__Exercise goal__
Could you switch every "Kitchen" in the material to "Bathroom", keeping everything else the same, and give the lines back without the pictures?

__Data items__
>>>>

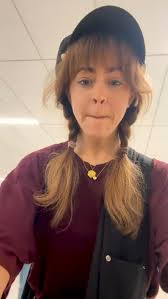 Lindsey Stirling added a new photo.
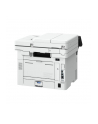 canon Urządzenie wielofunkcyjne i-SENSYS MF465DW 5951C007 - nr 20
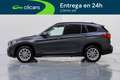 BMW X1 sDrive 20dA Gris - thumbnail 8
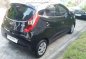 Hyundai Eon GLX 2019 for sale-3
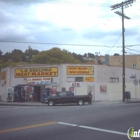 La Esquina Meat Market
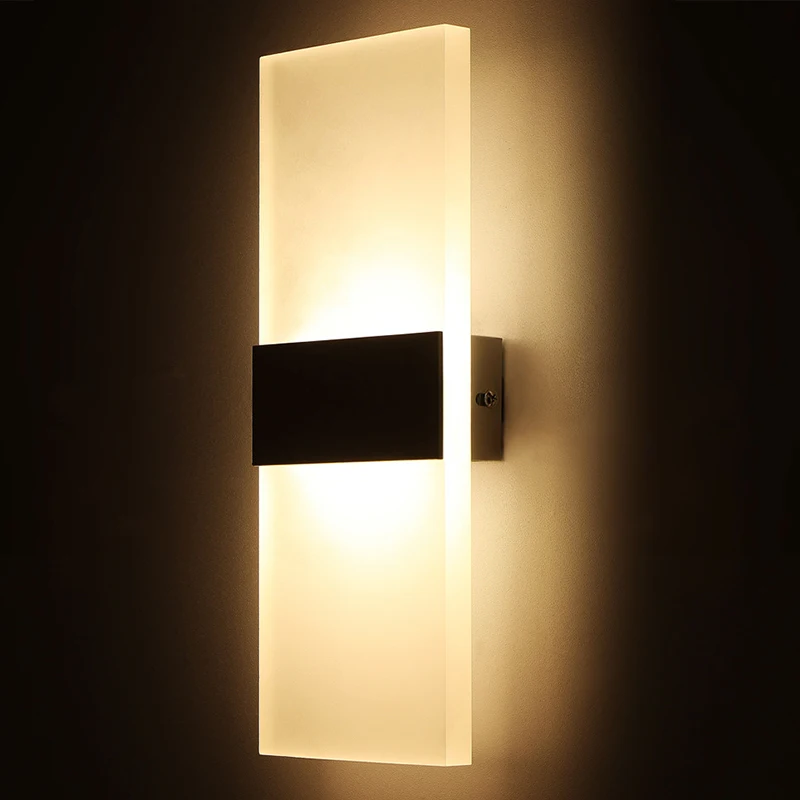 Compare Prices on Kitchen Wall Lights- Online Shopping/Buy Low ... Compare Prices on Kitchen Wall Lights- Online Shopping/Buy Low ...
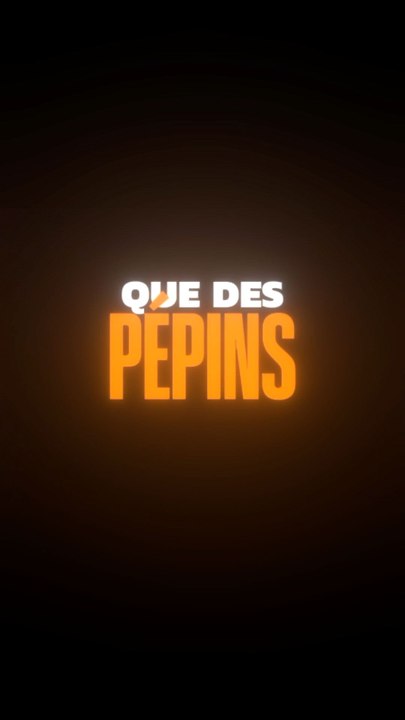 freestyle pomme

<<<<

__Answer to the exercise__
 Lindsey Stirling added a new photo.
 canon Urządzenie wielofunkcyjne i-SENSYS MF465DW 5951C007 - nr 20
 BMW X1 sDrive 20dA Gris - thumbnail 8
 Hyundai Eon GLX 2019 for sale-3
 La Esquina Meat Market
 Compare Prices on Bathroom Wall Lights- Online Shopping/Buy Low ... Compare Prices on Bathroom Wall Lights- Online Shopping/Buy Low ...
 freestyle pomme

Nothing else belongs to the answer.